### TASK DETAILS:
Repeat all the records, precisely as given.

### RECORD EXCERPTS:
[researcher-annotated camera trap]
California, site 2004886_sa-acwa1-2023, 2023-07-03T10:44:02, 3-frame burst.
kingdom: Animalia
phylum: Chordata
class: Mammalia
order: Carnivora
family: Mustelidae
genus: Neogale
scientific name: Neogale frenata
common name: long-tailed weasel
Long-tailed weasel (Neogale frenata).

### TASK SOLUTION:
[researcher-annotated camera trap]
California, site 2004886_sa-acwa1-2023, 2023-07-03T10:44:02, 3-frame burst.
kingdom: Animalia
phylum: Chordata
class: Mammalia
order: Carnivora
family: Mustelidae
genus: Neogale
scientific name: Neogale frenata
common name: long-tailed weasel
Long-tailed weasel (Neogale frenata).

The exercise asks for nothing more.